Discussion in 'Plumbing Forum, Professional & DIY Advice' started by cowboy, Sep 7, 2005.

  1. cowboy

    cowboy New Member

    The recent disaster in the Gulf area has me thinking about making preparations.
    Specifically having water available. My question is about connecting a water pressure tank to city water. I know that I would not have any water pressure; however, my main concern would be having a supply of fresh water.
    I have a whole house water filter. I've added a 2nd drinking water filter at the end of the line which connects to the ice maker and a drinking water faucet on the kitchen sink. I would tap the line after the filter and route the water through the pressure tank then continue the line on to the kitchen sink. The water in the tank would be continually replenished to keep it fresh. I would use the main shut-off to isolate my house (in the event of an emergency) from city water. If I use a back-flow preventor on the water inlet connection and I keep the tank pressurized using a 12-volt compressor then I should be able to get drinking water from my kitchen sink. I could also install a spicket that would be lower than the tank so that I could fill drinking water containers.
    My queston is to find out if a standard (basic) pressure tank could be installed on a city water line? Thanks George
  2. plumber1

    plumber1 Plumber


    Where I come from, you can't cross connect systems.
    It's illegal.
    It's a possible contamination of the city system.
    Keep your well system divorced from the community and run a separate line for drinking or watering.
    Call the building department in your area and find out............
  3. toolaholic

    toolaholic General Contractor Carpenter

    Marin Co. Ca.

    the wording is a little confusing. i believe he would be adding a large holding tank in his home,if so, how would this be cross contamination? it,s done with well holding tank,s all the time
  4. you are beating yourself up here.

    you are going to way too much trouble,,,,

    you do have a well, correct...right????
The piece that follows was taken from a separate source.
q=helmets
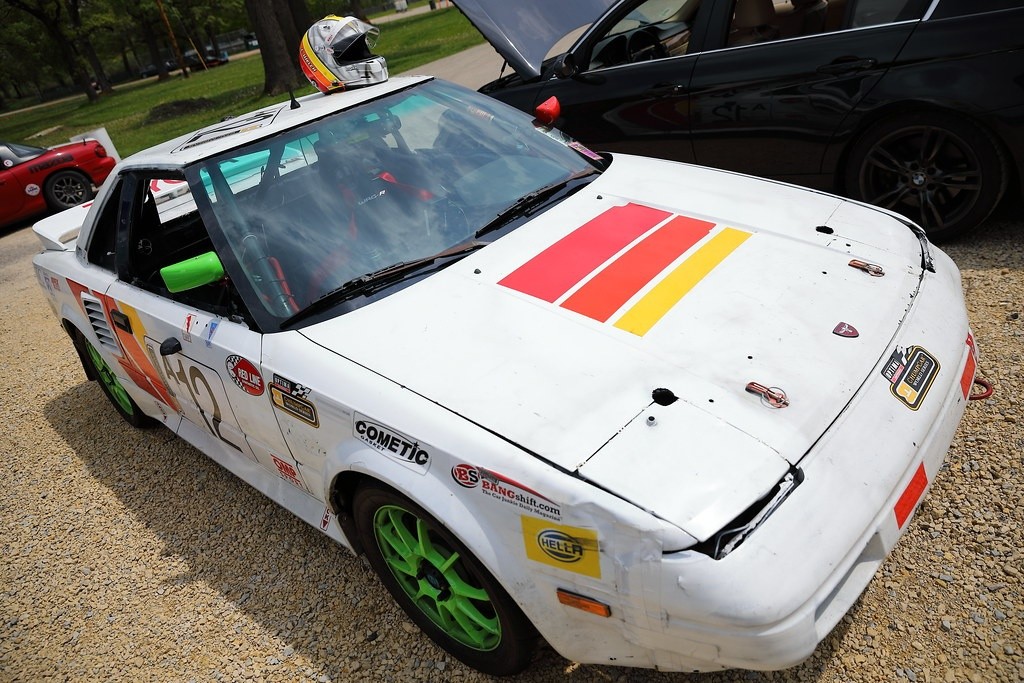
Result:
[299,13,388,96]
    if you already have a well, just get a HONDA generator
    that would do 220 volt to power the pump....in case the power
    were to shut down, then you got both power for your house
    and water covered..

    If not

    If you dont have a well, then most people would consider the water heater
    a source of drinking water too..Why not just install an extra holding tank
    like a water heater in line with the one you already have???

    It would sort of pre heat the water to room temp before it would go into the
    normal heater....

    you never know when an event out of the norm might happen

    ie.... earthquake, nuke balst, fire and brimstone from heaven,
    alien invasion, ect ...

    or just a very extra brutal winter.... 15 foot drifts.
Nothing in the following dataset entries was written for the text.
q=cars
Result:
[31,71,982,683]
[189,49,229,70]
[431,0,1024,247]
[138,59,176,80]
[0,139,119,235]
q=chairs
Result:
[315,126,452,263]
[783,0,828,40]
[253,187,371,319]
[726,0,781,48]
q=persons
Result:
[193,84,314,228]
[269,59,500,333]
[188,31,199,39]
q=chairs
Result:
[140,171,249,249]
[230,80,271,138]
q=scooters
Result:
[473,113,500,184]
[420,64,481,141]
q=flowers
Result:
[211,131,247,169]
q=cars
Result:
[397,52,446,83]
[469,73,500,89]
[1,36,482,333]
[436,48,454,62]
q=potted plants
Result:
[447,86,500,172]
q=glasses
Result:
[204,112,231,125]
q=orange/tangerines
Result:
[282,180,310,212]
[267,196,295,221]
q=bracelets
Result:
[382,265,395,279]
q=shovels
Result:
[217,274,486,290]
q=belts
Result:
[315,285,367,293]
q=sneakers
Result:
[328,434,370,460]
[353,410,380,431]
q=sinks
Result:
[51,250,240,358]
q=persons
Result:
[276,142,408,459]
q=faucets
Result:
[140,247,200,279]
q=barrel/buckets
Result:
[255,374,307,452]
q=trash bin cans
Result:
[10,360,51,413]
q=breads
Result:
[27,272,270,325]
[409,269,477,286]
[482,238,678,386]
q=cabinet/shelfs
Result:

    it depends all on how much money you want to sink into it...

    their are lots of people who would like to sell you their freeze dried

    Y2k foods leftovers, before they spoil...
    Last edited: Sep 7, 2005
  5. jadnashua

    jadnashua Retired Defense Industry Engineer xxx

    New England
    People aren't reading your original post carefully...
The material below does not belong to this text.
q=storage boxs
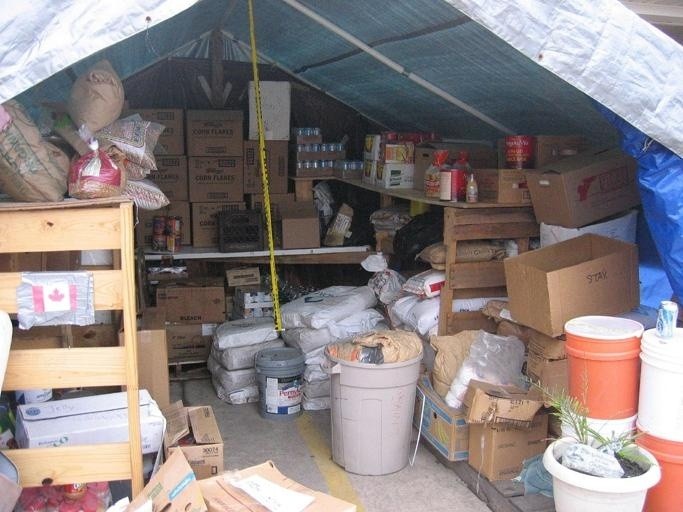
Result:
[411,84,643,480]
[1,80,360,511]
    The pressure tank typically doesn't hold much water. It is pressurized by the water pressure - there is no other external device to provide pressure to the stored water. As it empties, (caused by the bladder pushing back on the water), the pressure drops until either all of the water is expelled from the tank and there is nothing left, or there isn't enough pressure to push it through your pipes up to the faucet that allowed the flow.

    If you cut off the incoming water before the system pressure dropped, that water stored in the pressure tank could provide water for your house for a short time (these things aren't typically very big), otherwise, unless there was a one-way valve, you would push thatwater back into the city mains.

    You could have a storage tanks, similar to the hot water tank, but no heater, installed with a pump, too. Then, you'd at least have pressure until all of the tank was emptied. You could make the tank as big as you had room. You'd only run the pump once power was off to the water system (which typically has power longer than your house does). Often, even if the water company loses power, the water in the surrounding water towers will keep an area in water for a day or so.

    Much easier to store some cases of bottled water. My unprofessional opinion.
  6. jimbo

    jimbo Plumber

    San Diego
    My theory on disasters is I want to LIVE through it. Anything beyond that is gravy. My plan involves (A) we keep between 70 and 100 1/2 liter bottles of drinking water on hand at all times. We drink this, so the supply is constantly refreshed. This would keep us alive for a long time. (B) I or my wife would shut the inlet to the WH. This would perserve 40 gallons, which would be available through the drain valve for sponge baths, etc. (C) We would quickly fill the tub with water if the city main is not immediately lost. This would give many toilet flushes via bucket brigade. If the sewers dont work it will not be pretty.
  7. toolaholic

    toolaholic General Contractor Carpenter

    Marin Co. Ca.
    my plan

    i have a 3 ft. overhang 20 ft. long behind my garage. i will pour a slab and enclose with multi doors. there will be at least 20 cases of water and other food supplies. we also have a 33ft motor home. we live about 25 milesN. W. OF S. F. this has been a wake up call!
  8. back to the 50s

    their a re lots of 1950 bobm shelters all over
    the country still waiting and ready to go.....

    Lots of bottled water is good idea, a second water heater as a stand by back up is over kill, I suppose...

    whatever makes you feel safe and secure.......

    Thinking about all this has gave me a sudden realization....

    I used to be into all this kind of stuff about 20 years ago......

    I had plenty of AMMO and weeapons,,
    about 6 sub zero sleeping bags a little freeze dried food ect...

    but now that I have been married for 15 years,
    its just not a big issue with me anymore....

    Marriage and my wife have cured me of my fear of death and disaster!!!!!!

    I say --- BRING IT ON---
  9. toolaholic

    toolaholic General Contractor Carpenter

    Marin Co. Ca.

    easy words when you and wife wern.t at the convention center!
  10. take it in context

    well, you are right about that...

    but it is meant as a joke...
  11. take it in context

    well, you are right about that...

    but this is meant as a joke...

    nothing else is implied ,,,,

    I dont think anything could have prepaired
    anyone for that disaster.
  12. toolaholic

    toolaholic General Contractor Carpenter

    Marin Co. Ca.
    sorry mark

    i just reread your post. my apolagy
  13. Kristi

    Kristi Tradesman Plumber

    Vancouver, BC
    dare I say that even for PLUMBERS disasters are difficult to prepare for... they are going to catch everyone off guard, that's why they are disastrous. My local disaster? Tsunami... we can only do what we can do, and it's much easier to joke with this kind of unease when we're not having to cope with it in the moment. It's funny how the actual scope of "plumbing" is what creates the actual disaster during these times, it makes me feel very sad that I could be doing more out there, but am not :(
    Called the Red Cross, they said I could not provide professional plumbing aid because I do not have the human trauma experience.
  14. toolaholic

    toolaholic General Contractor Carpenter

    Marin Co. Ca.
    That Tankless Water Heater Isn,t Going To Give You

    30,40 50 or 75 gals. of drinking water. my hot tub is also good for flushing and bathing.